A recent disturbing phone call prompted me to write today. It made me think about what people's purpose in life is. As a Christian I believe that my purpose is to love God with all my heart and love my neighbor as myself. I also believe that whatever I do should help other people and not hurt them. My free time should even be proof of this. In other words, everything I do should be helping, loving, and good. I am not always successful at this, but I am careful not to say things to people that are mean or untrue or hurtful. Now, I have to admit that if I have been off my medication for depression for any length of time, I can say ugly things, but I am careful to quickly apologize and explain that I am truly a different person when I have not had my medicine.

Our purpose is to help other people, to love them, to treat them as we would like to be treated. My kids have grown up around this and just this morning Emily and Julianna were apologizing to each other for their short tempers as we ran late for church.
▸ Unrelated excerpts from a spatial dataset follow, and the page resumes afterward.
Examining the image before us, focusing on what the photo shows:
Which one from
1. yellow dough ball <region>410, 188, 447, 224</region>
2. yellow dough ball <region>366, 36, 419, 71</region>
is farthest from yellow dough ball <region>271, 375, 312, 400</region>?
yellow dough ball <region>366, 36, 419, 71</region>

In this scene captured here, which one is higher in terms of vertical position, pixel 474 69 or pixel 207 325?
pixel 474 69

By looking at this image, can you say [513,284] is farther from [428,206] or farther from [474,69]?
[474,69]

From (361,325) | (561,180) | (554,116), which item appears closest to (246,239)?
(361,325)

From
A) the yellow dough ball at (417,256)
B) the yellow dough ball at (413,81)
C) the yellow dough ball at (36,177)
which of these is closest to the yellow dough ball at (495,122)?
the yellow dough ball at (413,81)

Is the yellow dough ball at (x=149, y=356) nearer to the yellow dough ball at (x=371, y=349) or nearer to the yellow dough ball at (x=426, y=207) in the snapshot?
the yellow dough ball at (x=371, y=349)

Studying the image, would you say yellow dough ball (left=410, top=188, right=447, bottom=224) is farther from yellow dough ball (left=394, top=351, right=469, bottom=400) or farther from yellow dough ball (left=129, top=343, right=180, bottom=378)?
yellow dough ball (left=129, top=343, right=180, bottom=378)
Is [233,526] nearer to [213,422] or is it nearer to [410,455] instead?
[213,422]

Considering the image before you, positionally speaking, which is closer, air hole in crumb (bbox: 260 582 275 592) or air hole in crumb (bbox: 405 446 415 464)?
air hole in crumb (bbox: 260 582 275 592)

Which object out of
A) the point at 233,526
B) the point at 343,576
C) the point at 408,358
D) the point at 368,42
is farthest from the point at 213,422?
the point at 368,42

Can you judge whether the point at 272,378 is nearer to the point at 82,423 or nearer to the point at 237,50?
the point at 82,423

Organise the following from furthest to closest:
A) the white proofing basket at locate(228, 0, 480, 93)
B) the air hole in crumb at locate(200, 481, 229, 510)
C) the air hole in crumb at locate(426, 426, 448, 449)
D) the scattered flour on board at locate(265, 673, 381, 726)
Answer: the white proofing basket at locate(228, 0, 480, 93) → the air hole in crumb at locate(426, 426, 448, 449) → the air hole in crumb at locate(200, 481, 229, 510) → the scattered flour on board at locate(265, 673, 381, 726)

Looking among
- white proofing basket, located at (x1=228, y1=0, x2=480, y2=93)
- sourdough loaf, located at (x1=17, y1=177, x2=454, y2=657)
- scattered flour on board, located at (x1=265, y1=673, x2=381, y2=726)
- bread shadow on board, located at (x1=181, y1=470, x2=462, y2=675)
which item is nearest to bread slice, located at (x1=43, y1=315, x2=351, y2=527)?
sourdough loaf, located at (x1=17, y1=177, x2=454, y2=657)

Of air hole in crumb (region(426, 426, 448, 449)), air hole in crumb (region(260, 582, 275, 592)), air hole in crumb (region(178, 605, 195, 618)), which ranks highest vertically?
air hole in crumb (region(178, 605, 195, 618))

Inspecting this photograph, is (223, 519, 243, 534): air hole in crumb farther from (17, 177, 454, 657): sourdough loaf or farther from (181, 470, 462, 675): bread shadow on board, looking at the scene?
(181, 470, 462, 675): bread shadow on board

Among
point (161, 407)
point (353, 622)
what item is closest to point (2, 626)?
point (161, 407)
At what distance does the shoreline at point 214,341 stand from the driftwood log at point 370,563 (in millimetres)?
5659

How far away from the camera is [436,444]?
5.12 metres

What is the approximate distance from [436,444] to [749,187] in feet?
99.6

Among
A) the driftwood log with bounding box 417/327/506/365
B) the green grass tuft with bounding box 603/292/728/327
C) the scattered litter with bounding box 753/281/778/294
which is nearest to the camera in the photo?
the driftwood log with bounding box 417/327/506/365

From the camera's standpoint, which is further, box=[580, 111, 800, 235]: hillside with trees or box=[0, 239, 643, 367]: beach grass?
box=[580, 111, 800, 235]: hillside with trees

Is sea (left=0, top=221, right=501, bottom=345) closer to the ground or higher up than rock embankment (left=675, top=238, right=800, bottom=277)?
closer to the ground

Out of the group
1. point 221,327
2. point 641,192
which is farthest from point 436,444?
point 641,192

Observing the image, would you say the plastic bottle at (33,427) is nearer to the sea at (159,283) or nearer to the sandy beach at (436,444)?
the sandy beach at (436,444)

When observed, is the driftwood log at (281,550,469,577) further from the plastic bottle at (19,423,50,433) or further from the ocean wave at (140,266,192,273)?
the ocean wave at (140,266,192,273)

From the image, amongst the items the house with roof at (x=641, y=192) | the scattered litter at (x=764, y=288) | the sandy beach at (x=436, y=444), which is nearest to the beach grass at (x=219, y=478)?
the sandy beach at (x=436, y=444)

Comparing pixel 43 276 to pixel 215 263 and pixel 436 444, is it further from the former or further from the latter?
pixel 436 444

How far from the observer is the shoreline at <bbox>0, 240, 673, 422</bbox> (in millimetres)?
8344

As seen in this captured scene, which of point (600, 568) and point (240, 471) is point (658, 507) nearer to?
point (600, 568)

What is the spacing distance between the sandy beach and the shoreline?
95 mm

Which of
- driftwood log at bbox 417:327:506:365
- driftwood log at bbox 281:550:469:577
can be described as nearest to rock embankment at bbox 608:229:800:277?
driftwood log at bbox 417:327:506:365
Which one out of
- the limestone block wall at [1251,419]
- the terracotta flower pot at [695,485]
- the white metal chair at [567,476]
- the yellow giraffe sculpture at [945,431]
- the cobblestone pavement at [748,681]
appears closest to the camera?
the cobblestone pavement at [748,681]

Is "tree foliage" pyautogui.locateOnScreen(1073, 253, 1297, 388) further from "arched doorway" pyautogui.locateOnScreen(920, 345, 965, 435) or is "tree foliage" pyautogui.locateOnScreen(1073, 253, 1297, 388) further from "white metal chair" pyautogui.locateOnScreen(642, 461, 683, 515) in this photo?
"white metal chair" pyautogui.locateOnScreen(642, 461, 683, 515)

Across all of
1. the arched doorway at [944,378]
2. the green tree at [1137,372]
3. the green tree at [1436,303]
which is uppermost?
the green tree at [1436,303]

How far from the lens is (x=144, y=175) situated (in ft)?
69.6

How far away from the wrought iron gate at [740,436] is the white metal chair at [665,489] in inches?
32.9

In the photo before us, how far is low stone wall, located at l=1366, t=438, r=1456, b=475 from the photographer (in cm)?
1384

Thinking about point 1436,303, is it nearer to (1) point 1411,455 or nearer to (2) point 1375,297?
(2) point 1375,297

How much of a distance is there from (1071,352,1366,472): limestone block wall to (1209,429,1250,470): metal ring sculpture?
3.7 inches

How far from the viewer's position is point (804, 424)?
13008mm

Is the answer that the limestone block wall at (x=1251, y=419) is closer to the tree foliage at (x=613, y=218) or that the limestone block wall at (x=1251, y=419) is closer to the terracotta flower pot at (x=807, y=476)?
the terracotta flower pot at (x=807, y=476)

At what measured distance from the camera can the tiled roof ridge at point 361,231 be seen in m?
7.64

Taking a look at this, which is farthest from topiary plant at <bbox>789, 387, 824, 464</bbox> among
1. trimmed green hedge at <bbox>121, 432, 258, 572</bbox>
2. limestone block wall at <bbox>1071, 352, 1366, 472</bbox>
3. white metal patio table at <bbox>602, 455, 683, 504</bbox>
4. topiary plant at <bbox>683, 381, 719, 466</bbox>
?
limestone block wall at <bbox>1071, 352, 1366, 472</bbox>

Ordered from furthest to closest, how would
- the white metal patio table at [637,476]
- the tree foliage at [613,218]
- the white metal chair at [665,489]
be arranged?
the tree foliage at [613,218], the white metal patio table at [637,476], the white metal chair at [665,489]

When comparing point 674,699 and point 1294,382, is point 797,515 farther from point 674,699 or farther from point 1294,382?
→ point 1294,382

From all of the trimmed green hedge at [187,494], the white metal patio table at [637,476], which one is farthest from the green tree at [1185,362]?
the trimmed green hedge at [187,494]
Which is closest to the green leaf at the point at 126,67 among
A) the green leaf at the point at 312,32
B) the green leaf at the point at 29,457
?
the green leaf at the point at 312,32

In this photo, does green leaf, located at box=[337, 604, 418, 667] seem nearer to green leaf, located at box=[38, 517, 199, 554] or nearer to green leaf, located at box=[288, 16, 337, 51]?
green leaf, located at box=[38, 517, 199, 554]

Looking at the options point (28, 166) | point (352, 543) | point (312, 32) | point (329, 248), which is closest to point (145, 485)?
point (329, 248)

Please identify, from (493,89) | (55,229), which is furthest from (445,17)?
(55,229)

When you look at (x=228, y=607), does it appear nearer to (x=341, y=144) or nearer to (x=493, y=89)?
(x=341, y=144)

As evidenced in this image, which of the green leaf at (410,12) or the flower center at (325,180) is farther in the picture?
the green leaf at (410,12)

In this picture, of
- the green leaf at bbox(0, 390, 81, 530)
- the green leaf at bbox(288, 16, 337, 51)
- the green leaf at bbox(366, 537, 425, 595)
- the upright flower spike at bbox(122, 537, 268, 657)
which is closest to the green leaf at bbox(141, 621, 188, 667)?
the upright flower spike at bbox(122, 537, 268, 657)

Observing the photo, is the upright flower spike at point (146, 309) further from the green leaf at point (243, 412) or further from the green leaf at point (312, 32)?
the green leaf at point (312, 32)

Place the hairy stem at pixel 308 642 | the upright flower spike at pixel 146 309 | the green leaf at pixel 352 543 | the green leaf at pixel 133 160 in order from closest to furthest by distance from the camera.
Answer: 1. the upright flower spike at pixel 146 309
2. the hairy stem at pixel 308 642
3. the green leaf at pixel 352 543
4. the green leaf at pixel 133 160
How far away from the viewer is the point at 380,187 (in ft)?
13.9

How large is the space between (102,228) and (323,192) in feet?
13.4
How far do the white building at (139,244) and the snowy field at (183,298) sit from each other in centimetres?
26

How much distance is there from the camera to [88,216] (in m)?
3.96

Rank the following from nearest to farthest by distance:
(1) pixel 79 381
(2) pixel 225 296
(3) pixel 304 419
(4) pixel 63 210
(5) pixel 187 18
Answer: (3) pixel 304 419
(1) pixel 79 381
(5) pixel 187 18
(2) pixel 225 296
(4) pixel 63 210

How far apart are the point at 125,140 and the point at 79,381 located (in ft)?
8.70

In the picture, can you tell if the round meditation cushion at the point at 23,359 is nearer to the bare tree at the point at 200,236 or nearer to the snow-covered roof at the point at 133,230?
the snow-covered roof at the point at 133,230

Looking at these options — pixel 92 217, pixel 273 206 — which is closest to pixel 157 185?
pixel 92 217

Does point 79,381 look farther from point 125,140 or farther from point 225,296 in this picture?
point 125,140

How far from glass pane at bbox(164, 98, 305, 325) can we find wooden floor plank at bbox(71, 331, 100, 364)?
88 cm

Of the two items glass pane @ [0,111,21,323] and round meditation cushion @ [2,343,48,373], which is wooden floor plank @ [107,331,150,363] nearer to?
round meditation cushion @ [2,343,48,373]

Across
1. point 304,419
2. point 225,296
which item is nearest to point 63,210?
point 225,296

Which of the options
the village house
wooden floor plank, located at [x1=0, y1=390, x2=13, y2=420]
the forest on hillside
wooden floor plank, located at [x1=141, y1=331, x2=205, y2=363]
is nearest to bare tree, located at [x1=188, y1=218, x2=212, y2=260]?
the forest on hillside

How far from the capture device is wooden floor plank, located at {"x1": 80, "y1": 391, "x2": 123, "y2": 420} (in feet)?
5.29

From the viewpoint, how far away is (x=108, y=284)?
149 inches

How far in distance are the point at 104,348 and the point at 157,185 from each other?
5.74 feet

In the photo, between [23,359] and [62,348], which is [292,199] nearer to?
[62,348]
I was so proud and I told them why. Kids need to know that apologies are God's pride. We all can be grumpy and say things we don't mean. The important thing is to recognize that and humble ourselves and say "I am sorry." My kids are the joy of my life and I could not be prouder of the fine young ladies they are turning out to be. They have grown up in love, constancy, and forgiveness. I know one day when I stand before God, I will not hang my head in shame over my parenting of those two.

What we spend our money on and what we spend our time doing tells the world what is important to us. If we watch sports all the time, that is important to us. If we read, that is important to us, if we nurture kids and animals, that is important to us. I believe that at the end of my life I want to know that I spent my time well on things that matter. I don't want to think that I wasted my life on things that have no value. When I die, noone will care that I didn't miss one hour of the Olympics, but they will care that I saved 100 animals from being killed. When I die, noone will care how much money I earned in the stock market, but they will remember that I loved my kids well. When I die, noone will care that I had the biggest or best house, boat, car, etc. But they will care that I told the truth and was willing to be a four in the morning friend. I am always thinking of how I can do better- how can I please God? What is my purpose? It's a good question to ask. This post was not so much to praise myself but to allow all of us to think, " What do we do with our time and how will that matter when we are gone?" I have a long way to go, but I hope God honors the efforts I make now.